*** PASSAGE PROVIDED ***

Warrants are issued for men who leave the state’s treatment centers after they are committed under Section 35, but patients typically are not treated as fugitives since they are not in criminal custody.
Last spring, the DOC shut down its former addiction center — a separate facility in the prison campus in Bridgewater, and began moving patients to a minimum-security facility near Myles Standish State Forest in Plymouth. The plan was to give men committed under Section 35 a more therapeutic environment away from prison grounds. The Bridgewater campus has come under scrutiny in recent years over the treatment of mentally ill patients at its state hospital.
A spokesman for the Department of Correction declined to comment, citing the agency’s policy not to discuss pending litigation publicly. But in a letter to Prisoners’ Legal Services, the commissioner of the Department of Correction, Thomas A. Turco III, said he has the authority to transfer patients committed under Section 35 to the Bridgewater prison campus.
He said patients were transferred to Bridgewater after they escaped from the Plymouth facility or assaulted staff or other patients.
“Even within the more secure . . . unit, many of the patients have continued to engage in disruptive and destructive behavior,” Turco wrote. “These civilly committed patients are most assuredly not being punished for their substance use disorders.”
Turco said patients in Bridgewater are monitored by medical providers, can go outside for recreation, have access to group therapy five days a week and to individual counselors, and are watched closely as they detox.

*** End of PASSAGE PROVIDED ***

QUESTIONS ON THE MATERIAL.
a. Answer these questions using the passage on Section 35 commitments:
(i) Where did the DOC begin moving patients after it shut down its former addiction center?
(ii) Who is the commissioner of the Department of Correction?
(iii) How many days a week do patients in Bridgewater have access to group therapy?
b. Output everything in the passage on Section 35 commitments from "He said patients" down to "as they detox.", word for word.
c. Carry the article on Section 35 commitments forward, beginning right after its final sentence.

*** RAW DATA ***

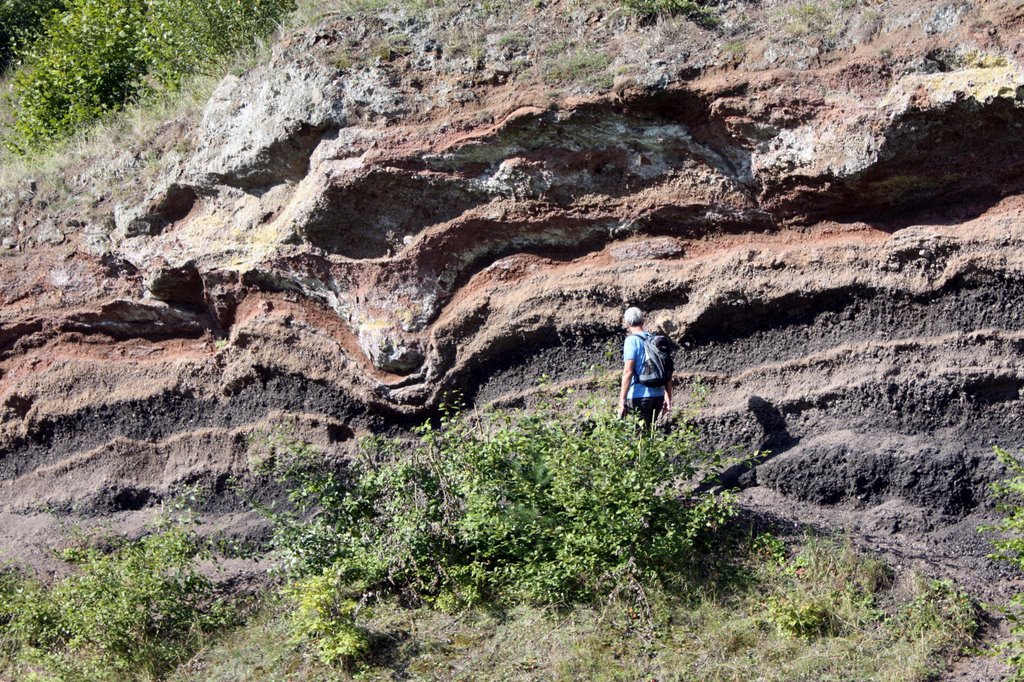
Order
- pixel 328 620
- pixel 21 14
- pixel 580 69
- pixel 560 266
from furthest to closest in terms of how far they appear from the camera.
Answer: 1. pixel 21 14
2. pixel 560 266
3. pixel 580 69
4. pixel 328 620

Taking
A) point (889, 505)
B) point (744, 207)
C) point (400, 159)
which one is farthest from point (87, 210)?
point (889, 505)

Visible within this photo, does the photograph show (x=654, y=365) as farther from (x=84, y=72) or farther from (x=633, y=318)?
(x=84, y=72)

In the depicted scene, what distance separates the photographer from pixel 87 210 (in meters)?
8.95

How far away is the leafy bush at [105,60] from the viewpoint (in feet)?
33.0

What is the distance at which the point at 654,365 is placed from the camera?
6758 mm

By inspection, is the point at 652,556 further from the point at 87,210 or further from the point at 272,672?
the point at 87,210

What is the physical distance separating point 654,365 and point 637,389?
0.19 meters

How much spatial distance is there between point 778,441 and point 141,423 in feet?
16.1

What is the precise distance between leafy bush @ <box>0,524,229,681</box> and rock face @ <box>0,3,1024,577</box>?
1.42 metres

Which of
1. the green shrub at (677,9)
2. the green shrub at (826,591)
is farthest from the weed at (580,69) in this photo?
the green shrub at (826,591)

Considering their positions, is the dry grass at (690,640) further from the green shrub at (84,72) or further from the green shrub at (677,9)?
the green shrub at (84,72)

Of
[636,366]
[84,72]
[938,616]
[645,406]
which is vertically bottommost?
[938,616]

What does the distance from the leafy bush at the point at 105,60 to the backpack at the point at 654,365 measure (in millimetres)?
5265

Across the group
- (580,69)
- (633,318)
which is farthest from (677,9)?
(633,318)
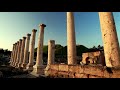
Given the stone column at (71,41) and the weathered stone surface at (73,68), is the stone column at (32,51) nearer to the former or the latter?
the stone column at (71,41)

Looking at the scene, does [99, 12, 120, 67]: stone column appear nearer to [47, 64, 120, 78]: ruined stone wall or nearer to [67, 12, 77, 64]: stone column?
[47, 64, 120, 78]: ruined stone wall

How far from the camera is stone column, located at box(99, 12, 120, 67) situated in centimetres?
638

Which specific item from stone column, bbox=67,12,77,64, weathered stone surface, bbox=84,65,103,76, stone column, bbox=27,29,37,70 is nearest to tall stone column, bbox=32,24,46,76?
stone column, bbox=27,29,37,70

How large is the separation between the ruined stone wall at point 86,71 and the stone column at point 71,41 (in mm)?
1447

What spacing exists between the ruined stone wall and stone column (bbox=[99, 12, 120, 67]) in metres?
0.79

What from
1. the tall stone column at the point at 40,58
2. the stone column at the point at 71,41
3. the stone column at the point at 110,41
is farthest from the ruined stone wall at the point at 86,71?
the tall stone column at the point at 40,58

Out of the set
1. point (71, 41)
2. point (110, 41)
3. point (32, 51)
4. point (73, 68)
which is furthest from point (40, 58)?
point (110, 41)
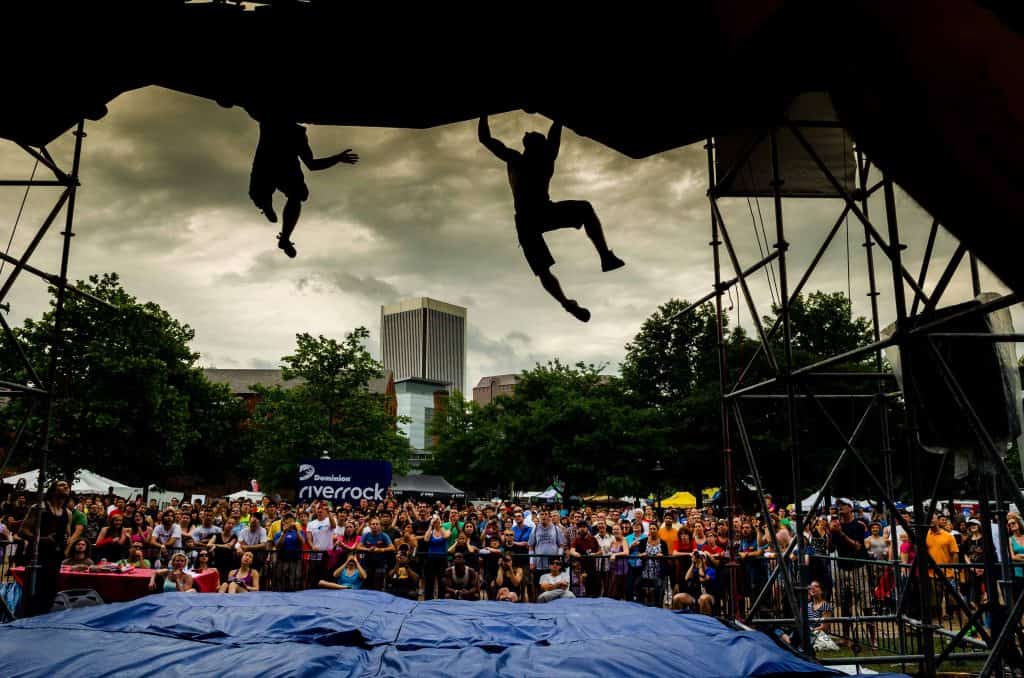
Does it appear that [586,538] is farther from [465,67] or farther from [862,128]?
[862,128]

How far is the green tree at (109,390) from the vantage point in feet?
88.4

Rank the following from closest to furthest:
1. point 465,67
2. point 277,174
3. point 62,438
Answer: point 465,67, point 277,174, point 62,438

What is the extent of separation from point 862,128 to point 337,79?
3.51m

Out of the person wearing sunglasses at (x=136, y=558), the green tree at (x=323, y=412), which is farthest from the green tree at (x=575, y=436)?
the person wearing sunglasses at (x=136, y=558)

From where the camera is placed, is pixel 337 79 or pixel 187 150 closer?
pixel 337 79

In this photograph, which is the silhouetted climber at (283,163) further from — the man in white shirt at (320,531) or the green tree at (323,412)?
the green tree at (323,412)

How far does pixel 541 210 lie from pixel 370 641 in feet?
12.7

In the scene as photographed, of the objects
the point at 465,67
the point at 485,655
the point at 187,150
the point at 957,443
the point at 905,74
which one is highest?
the point at 187,150

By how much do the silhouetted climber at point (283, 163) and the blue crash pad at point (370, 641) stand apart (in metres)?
3.21

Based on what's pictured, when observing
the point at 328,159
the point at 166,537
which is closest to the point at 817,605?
the point at 328,159

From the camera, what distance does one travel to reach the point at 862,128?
10.3ft

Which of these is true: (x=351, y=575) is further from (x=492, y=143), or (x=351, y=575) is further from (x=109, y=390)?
(x=109, y=390)

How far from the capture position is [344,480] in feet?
59.2

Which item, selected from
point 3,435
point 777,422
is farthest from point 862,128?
point 3,435
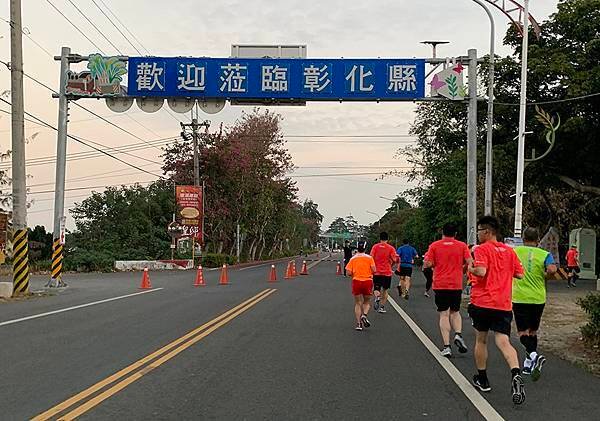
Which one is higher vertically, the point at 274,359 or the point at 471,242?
the point at 471,242

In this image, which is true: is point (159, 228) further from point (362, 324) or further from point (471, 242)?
point (362, 324)

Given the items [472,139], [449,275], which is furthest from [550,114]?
[449,275]

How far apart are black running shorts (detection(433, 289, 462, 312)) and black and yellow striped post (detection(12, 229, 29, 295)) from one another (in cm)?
1590

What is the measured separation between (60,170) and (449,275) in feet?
59.8

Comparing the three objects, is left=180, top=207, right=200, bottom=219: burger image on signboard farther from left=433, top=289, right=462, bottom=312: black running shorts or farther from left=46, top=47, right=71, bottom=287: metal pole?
left=433, top=289, right=462, bottom=312: black running shorts

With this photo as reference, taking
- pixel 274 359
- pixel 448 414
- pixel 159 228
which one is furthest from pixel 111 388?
pixel 159 228

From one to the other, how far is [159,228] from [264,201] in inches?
575

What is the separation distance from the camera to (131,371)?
9242mm

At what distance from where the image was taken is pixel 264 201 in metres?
62.7

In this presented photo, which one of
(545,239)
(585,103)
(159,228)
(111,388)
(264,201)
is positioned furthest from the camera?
(264,201)

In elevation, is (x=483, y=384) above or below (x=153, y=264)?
above

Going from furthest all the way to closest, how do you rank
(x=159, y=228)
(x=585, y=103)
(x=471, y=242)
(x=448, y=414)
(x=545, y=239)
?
(x=159, y=228) < (x=545, y=239) < (x=585, y=103) < (x=471, y=242) < (x=448, y=414)

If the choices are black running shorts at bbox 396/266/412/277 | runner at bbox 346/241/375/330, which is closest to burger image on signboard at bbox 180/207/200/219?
black running shorts at bbox 396/266/412/277

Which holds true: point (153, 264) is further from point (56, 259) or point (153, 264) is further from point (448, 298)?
point (448, 298)
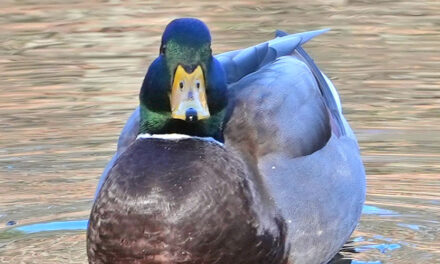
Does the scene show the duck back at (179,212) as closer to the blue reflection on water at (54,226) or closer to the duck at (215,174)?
the duck at (215,174)

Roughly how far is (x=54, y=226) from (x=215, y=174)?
161 centimetres

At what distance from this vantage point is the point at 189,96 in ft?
17.1

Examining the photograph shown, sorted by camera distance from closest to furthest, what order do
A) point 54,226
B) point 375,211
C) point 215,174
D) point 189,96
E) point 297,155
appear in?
1. point 189,96
2. point 215,174
3. point 297,155
4. point 54,226
5. point 375,211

*** End of RAW DATA ***

ANSWERS TO THE EXERCISE.
a.
(i) To a minimum-security facility near Myles Standish State Forest in Plymouth.
(ii) Thomas A. Turco III.
(iii) Five days a week.

b.
He said patients were transferred to Bridgewater after they escaped from the Plymouth facility or assaulted staff or other patients.
“Even within the more secure . . . unit, many of the patients have continued to engage in disruptive and destructive behavior,” Turco wrote. “These civilly committed patients are most assuredly not being punished for their substance use disorders.”
Turco said patients in Bridgewater are monitored by medical providers, can go outside for recreation, have access to group therapy five days a week and to individual counselors, and are watched closely as they detox.

c.
But Tenneriello said DOC mismanaged the transfer to Plymouth. Treatment measures were not in place and patients were confused and frustrated, causing some of them to walk away from the Plymouth grounds.
The Department of Correction sent officers armed with guns and dogs to round up the men and take them to Bridgewater, according to the complaint. Hernandez’s son said an officer held a gun to his head and threatened to shoot him.
Because DOC had closed its old treatment center, the men were placed at the Massachusetts Treatment Center, which houses sex offenders who are serving criminal sentences or have finished their sentences but remain committed because they were deemed too dangerous for release.
Tenneriello said the conditions there have been so terrible, three men have tried to commit suicide.
The complaint further alleges:
■ Patients are too close to sex offenders, who have access to windows that open on the yard where patients have recreation time. Patients said sex offenders have shouted insults and threatened to rape their relatives.
■ Food portions are too small and prepared by sex offenders who work in the prison kitchen. Patients have found staples in the meals, and some have been too nervous to eat the meager portions for fear of what might be in the food. Hernandez said her son weighed 140 pounds when he was sent to Bridgewater nearly 40 days ago. He now weighs 126 pounds.
■ Patients can have no visitors, except their attorneys. Their mail is read, and their calls are monitored.
■ They must wear orange prison jumpsuits and carry identification cards that describe them as “inmates.”
■ Patients who have harmed themselves or behaved in a disruptive way to protest their conditions have been sent to what is called the “Minimum Privilege Unit,” where they are strip-searched in front of sex offenders, housed next to them, and allowed no more than an hour a day outside their cells.
Marion Benoit said her son, who is 18, was held in isolation for eight days after officers accused him of breaking a water sprinkler in his cell.
“They’re being treated like cattle, like animals,” Benoit said. “There is no respect for these men.”
Medical providers contracted by the state are supposed to provide at least 20 hours of treatment a week, but the men said they have received nothing of the kind. Counselors have instead offered the patients word-search puzzles with themes like “Famous American Football Players” to pass the time, they say.